Working with Stock Returns

Note

You are reading Tidy Finance with Python. You can find the equivalent chapter for the sibling Tidy Finance with R here.

The main aim of this chapter is to familiarize yourself with the core packages for working with stock market data. We focus on downloading and visualizing stock data from data provider Yahoo Finance.

At the start of each session, we load the required Python packages. Throughout the entire book, we always use the pandas (McKinney 2010) and numpy (Harris et al. 2020) packages. In this chapter, we also load the tidyfinance package to download stock price data. This package provides a convenient wrapper for various quantitative functions compatible with the core packages and our book.

You typically have to install a package once before you can load it into your active R session. In case you have not done this yet, call, for instance, pip install tidyfinance in your terminal.

import pandas as pd
import numpy as np
import tidyfinance as tf

Downloading Data

Note that import pandas as pd implies that we can call all pandas functions later with a simple pd.function(). Instead, utilizing from pandas import * is generally discouraged, as it leads to namespace pollution. This statement imports all functions and classes from pandas into your current namespace, potentially causing conflicts with functions you define or those from other imported libraries. Using the pd abbreviation is a very convenient way to prevent this.
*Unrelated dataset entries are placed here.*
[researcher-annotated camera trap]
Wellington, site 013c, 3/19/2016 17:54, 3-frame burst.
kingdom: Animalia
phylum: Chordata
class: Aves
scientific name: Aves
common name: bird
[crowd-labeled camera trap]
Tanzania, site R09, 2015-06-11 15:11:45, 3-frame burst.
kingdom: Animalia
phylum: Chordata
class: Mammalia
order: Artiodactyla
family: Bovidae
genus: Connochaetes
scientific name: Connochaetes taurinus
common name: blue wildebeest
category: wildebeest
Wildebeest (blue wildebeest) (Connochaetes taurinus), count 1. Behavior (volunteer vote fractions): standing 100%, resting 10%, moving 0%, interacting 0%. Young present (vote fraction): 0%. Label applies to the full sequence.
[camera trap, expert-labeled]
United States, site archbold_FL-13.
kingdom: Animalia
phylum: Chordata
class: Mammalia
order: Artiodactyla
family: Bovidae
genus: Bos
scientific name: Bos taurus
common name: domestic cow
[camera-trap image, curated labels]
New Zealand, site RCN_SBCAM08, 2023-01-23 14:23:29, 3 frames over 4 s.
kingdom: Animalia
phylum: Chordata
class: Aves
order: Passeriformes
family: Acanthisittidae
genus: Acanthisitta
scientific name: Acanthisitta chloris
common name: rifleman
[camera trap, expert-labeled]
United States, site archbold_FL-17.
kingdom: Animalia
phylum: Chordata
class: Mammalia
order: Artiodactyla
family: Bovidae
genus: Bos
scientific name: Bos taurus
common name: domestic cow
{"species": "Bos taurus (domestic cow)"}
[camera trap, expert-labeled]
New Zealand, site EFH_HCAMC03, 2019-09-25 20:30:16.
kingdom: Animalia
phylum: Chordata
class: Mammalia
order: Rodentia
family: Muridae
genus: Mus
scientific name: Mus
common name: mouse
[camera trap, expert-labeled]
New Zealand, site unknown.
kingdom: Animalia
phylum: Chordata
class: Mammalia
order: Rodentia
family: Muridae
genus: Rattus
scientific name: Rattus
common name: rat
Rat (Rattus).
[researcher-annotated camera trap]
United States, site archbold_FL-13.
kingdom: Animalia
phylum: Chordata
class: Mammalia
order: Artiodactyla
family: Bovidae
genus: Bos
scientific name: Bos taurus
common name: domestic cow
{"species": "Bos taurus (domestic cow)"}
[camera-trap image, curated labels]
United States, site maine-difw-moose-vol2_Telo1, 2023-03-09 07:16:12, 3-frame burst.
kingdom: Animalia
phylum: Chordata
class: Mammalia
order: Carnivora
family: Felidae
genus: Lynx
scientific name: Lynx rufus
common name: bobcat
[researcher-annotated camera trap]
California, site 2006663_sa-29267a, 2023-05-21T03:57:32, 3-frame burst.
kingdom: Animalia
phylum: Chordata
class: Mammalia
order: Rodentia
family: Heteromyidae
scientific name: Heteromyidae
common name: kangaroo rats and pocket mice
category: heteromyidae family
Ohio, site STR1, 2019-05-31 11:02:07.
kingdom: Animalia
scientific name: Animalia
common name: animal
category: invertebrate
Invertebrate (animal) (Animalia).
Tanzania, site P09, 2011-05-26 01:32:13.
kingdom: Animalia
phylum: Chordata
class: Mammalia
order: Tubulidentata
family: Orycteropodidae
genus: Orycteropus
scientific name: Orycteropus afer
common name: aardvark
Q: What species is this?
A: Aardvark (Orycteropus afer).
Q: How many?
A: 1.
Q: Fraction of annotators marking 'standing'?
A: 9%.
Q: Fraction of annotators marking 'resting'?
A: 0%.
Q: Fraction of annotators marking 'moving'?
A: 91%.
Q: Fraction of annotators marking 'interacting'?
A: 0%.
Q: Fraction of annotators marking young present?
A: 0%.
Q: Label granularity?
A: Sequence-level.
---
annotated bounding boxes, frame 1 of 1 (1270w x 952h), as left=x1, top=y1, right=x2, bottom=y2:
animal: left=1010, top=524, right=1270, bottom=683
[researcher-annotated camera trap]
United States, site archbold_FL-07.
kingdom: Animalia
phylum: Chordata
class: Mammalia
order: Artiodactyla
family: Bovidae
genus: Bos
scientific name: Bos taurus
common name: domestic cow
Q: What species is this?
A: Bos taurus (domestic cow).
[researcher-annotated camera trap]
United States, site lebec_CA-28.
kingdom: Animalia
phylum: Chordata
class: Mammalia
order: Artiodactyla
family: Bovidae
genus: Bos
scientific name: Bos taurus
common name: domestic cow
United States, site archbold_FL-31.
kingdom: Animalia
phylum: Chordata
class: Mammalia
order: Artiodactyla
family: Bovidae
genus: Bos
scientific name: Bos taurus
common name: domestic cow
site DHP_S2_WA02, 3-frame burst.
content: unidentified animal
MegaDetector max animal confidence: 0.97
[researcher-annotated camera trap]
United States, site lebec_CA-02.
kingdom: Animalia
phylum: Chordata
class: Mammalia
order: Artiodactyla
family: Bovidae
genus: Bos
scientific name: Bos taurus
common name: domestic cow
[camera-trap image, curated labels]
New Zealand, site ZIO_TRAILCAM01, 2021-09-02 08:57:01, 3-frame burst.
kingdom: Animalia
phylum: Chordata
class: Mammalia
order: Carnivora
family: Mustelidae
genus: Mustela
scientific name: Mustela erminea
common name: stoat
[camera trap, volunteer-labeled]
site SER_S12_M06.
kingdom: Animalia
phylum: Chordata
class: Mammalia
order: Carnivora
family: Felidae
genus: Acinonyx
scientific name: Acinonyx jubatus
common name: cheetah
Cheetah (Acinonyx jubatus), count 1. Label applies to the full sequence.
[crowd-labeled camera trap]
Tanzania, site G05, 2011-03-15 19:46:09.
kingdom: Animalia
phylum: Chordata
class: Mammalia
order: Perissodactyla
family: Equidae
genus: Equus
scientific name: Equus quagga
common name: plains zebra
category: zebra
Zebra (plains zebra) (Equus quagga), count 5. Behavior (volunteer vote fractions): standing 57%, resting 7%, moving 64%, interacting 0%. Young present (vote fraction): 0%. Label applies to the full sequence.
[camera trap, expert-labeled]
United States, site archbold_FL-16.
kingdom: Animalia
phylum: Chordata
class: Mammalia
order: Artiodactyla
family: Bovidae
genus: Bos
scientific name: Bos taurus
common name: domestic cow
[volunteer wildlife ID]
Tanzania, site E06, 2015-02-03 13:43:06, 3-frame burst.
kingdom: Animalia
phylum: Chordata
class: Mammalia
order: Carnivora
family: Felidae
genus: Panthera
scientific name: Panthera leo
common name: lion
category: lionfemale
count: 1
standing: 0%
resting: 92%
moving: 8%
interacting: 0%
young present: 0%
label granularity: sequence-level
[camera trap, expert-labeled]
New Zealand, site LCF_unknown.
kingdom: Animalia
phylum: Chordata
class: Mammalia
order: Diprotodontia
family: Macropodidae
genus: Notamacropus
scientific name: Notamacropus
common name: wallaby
We first download daily prices for one stock symbol, e.g., the Apple stock (AAPL), directly from the data provider Yahoo Finance. To download the data, you can use the function tf.download_data().

In the following code, we request daily data from the beginning of 2000 to the end of the last year, which is a period of more than 20 years.

prices = tf.download_data(
  domain="stock_prices", 
  symbols="AAPL",
  start_date="2000-01-01", 
  end_date="2023-12-31"
)
prices.head().round(3)

	date	symbol	volume	open	low	high	close	adjusted_close
0	2000-01-03	AAPL	535796800	0.936	0.908	1.004	0.999	0.842
1	2000-01-04	AAPL	512377600	0.967	0.903	0.988	0.915	0.771
2	2000-01-05	AAPL	778321600	0.926	0.920	0.987	0.929	0.782
3	2000-01-06	AAPL	767972800	0.948	0.848	0.955	0.848	0.715
4	2000-01-07	AAPL	460734400	0.862	0.853	0.902	0.888	0.749

tf.download_data(domain="stock_prices") downloads stock market data from Yahoo Finance. The above code chunk returns a data frame with eight self-explanatory columns: date, symbol, the daily volume (in the number of traded shares), the market prices at the open, low, high, close, and the adjusted_close price in USD. The adjusted prices are corrected for anything that might affect the stock price after the market closes, e.g., stock splits and dividends. These actions affect the quoted prices, but they have no direct impact on the investors who hold the stock. Therefore, we often rely on adjusted prices when it comes to analyzing the returns an investor would have earned by holding the stock continuously.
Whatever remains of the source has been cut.